**WHAT THE EXERCISE ASKS:** Report each line of the listing below that holds "server".

**INPUT:**

● ● ●

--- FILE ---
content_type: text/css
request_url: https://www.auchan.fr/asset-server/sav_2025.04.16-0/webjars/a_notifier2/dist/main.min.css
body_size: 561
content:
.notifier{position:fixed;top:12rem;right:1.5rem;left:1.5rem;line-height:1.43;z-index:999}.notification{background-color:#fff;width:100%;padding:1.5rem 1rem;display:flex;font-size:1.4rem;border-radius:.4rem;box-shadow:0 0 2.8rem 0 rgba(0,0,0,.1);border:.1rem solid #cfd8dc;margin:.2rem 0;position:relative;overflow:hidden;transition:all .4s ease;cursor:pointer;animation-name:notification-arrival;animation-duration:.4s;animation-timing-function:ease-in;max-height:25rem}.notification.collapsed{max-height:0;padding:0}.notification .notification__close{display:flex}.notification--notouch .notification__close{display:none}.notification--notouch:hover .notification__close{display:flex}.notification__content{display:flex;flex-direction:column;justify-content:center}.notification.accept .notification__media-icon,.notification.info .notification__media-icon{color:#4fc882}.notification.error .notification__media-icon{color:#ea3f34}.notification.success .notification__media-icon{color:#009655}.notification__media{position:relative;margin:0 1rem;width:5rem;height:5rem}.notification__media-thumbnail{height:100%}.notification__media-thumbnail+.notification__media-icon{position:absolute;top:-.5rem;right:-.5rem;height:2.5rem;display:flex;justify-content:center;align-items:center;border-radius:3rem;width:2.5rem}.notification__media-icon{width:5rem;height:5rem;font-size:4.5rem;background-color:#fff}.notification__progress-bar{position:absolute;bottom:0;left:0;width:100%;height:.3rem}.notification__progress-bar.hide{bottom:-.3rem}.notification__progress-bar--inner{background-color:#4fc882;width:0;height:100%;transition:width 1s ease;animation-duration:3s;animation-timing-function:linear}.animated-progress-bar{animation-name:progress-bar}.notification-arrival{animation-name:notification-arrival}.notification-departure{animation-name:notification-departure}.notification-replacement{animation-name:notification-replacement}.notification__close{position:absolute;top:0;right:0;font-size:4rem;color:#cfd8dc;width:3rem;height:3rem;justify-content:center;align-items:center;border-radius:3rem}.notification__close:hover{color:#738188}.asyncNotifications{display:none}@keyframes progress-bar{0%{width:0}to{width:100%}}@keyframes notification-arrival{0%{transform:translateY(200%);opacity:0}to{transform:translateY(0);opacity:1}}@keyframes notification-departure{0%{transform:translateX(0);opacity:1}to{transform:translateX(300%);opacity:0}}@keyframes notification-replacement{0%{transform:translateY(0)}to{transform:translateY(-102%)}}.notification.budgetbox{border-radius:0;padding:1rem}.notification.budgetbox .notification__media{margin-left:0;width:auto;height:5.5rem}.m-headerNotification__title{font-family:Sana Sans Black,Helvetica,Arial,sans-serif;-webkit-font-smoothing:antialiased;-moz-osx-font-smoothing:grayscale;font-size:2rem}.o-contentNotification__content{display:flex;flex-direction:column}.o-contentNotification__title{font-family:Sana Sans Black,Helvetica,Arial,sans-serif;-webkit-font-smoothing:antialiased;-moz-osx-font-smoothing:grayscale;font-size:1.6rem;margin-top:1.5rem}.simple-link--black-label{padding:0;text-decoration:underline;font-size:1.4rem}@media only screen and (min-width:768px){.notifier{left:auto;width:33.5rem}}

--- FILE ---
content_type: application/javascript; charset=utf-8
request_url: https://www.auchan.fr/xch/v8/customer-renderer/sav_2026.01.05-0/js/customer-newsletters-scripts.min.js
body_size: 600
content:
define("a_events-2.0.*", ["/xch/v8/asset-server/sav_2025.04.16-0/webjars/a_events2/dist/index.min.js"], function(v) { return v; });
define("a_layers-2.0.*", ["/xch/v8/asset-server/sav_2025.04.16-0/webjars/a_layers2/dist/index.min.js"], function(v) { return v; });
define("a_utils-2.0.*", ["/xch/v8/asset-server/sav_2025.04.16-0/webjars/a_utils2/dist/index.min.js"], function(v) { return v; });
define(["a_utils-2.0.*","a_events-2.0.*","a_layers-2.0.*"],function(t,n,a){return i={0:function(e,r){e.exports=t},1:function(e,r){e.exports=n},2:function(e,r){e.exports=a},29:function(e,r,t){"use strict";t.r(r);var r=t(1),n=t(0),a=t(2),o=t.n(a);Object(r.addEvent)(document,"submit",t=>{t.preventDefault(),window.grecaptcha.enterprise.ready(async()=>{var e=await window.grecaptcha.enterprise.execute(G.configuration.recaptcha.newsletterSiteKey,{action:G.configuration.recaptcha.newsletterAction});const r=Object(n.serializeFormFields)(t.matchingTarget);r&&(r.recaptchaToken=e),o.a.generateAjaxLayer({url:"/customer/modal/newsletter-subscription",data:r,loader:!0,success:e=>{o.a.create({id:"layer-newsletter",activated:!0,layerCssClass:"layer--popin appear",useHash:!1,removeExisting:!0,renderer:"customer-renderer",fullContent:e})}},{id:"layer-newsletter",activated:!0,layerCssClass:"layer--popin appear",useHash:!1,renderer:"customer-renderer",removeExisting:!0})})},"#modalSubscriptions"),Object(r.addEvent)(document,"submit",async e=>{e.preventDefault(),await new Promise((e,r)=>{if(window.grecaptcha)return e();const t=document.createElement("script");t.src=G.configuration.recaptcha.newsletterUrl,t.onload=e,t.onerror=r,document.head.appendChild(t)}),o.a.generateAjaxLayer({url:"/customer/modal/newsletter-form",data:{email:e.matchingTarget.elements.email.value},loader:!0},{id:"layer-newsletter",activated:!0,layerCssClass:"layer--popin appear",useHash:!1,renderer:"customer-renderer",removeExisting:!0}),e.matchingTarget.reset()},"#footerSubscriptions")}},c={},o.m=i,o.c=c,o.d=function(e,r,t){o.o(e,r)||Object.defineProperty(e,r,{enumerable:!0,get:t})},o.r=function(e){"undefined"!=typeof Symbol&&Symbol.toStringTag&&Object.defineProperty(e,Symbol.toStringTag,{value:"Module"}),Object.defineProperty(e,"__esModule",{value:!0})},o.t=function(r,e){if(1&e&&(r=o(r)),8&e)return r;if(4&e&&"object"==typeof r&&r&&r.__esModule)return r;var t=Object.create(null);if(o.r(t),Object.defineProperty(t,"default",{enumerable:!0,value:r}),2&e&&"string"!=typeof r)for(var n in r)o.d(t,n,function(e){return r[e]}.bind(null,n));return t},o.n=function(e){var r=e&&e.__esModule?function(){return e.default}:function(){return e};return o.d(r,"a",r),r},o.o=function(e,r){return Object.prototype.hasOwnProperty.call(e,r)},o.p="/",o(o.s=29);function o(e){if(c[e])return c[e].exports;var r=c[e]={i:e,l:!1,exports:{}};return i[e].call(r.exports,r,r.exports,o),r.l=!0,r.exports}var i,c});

● ● ●

**SOLVED EXERCISE:**
request_url: https://www.auchan.fr/asset-server/sav_2025.04.16-0/webjars/a_notifier2/dist/main.min.css
define("a_events-2.0.*", ["/xch/v8/asset-server/sav_2025.04.16-0/webjars/a_events2/dist/index.min.js"], function(v) { return v; });
define("a_layers-2.0.*", ["/xch/v8/asset-server/sav_2025.04.16-0/webjars/a_layers2/dist/index.min.js"], function(v) { return v; });
define("a_utils-2.0.*", ["/xch/v8/asset-server/sav_2025.04.16-0/webjars/a_utils2/dist/index.min.js"], function(v) { return v; });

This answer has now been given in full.